◆ What you are asked to do:
Please quote the records below word for word, starting at the line that contains "When comparing the" and continuing through the end of the records.

---------- Records provided

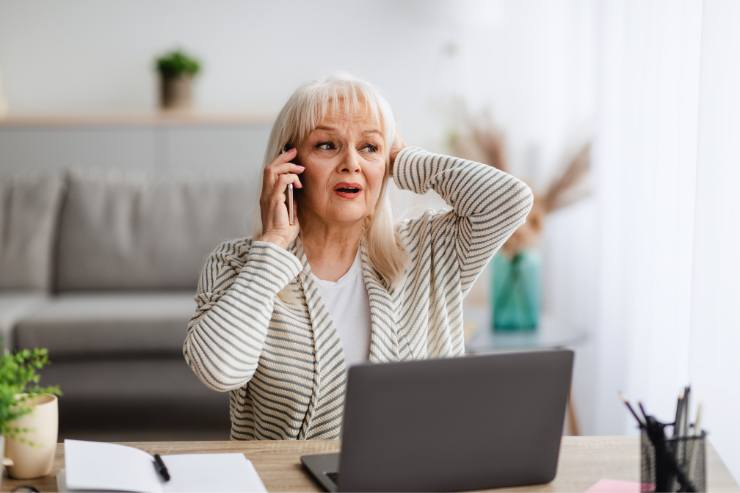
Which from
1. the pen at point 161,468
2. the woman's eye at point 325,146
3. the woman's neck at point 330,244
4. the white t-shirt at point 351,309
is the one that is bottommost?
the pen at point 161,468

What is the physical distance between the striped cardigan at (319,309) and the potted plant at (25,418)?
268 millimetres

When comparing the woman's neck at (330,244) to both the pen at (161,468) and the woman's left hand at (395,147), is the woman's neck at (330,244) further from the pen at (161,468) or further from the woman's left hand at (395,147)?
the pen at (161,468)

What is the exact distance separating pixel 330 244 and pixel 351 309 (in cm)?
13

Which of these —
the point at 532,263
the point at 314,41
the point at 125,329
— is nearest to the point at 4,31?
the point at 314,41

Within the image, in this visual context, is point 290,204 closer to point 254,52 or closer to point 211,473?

--------------------

◆ The response:
When comparing the woman's neck at (330,244) to both the pen at (161,468) and the woman's left hand at (395,147), is the woman's neck at (330,244) further from the pen at (161,468) or further from the woman's left hand at (395,147)?
the pen at (161,468)

What is the exact distance separating pixel 330 244 and pixel 351 309 (in cm)?
13

Which of these —
the point at 532,263
the point at 314,41
the point at 125,329
— is nearest to the point at 4,31?
the point at 314,41

Within the image, in this visual context, is point 290,204 closer to point 254,52 or closer to point 211,473?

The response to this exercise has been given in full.